30分後、新品だと金を吸い込んでしまうため使い込んだ絹の真綿で金粉をつけてはこする工程を2~3度繰り返して光沢を出し、器より主張しないよう4~5工程かけて半透明の漆を重ね、器に合う深みのある金色へ。ちなみに漆は時間とともに透明感が増すので、最も美しい状態になるのは、なんと50年後なんだとか…。未来の変化を想像して手掛けるのが漆の楽しみ方でもあると語られる清川さん…凄い人でした。
清川さんは、キャーラさんの金継ぎ作品を見て、継ぎ目の溝が見えているから、下地にもうひと手間かけるべきだとアドバイスされたり、修復には器を傷つけないよう木製のヘラを使うことや、しっかりした下地を作ったりする技法を丁寧に説明しておられました。更に、簡易的な室の作り方まで教えて下さいました。
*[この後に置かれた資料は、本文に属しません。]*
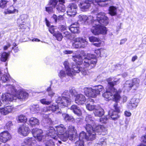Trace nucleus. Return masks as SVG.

「沢山の疑問点まで、すべて教えていただけた」と大量の取材メモを見せて感謝するキャーラさん。清川さんからは、「僕が40年習ったうちの5年分くらいは入ってる。たくさん失敗を繰り返してください、そうすることで上手になります」と励まされておられました。技術は見て学べと言った昔のタイプの職人さんではなく、手にしてきた経験や知識を惜し気もなく伝えようとする清川さん…本当にこれまでの中でもトップクラスの神対応でした。
キャーラさんが、かけがえのない体験のお礼に、地元の焼き菓子を贈り感謝を伝えると、清川さんからは愛用の道具セットと明治時代の醤油刺しの金継ぎが渡されました。なんと素敵なプレゼントでしょうか…。
番組では、この他、日本有数の漆の産地・茨城県大子町に赴いて、漆掻きを見せていただきました。長くなってしまうので詳しくは触れられませんが、「1シーズンで1本の木から採れる漆の量は牛乳瓶1本分」という採取量、その貴重さには驚かされました。帰国の前には、歓迎会メンバーの木漆工芸作家・辻さんの工房で、特別に漆塗り体験もさせて頂いたキャーラさん。
「金継ぎは金の部分が一番重要だと思っていたのですが、色々な人の汗や苦労が入った漆の下地があってこそだと学びました」と、ランランと輝くまなざしで喜びを表現しておられました。毎回思う事ですが、招待される方も、受け入れて対応される方々も、本当に素敵で素晴らしい方ばかりで、番組を見終わると感動で心が癒されます。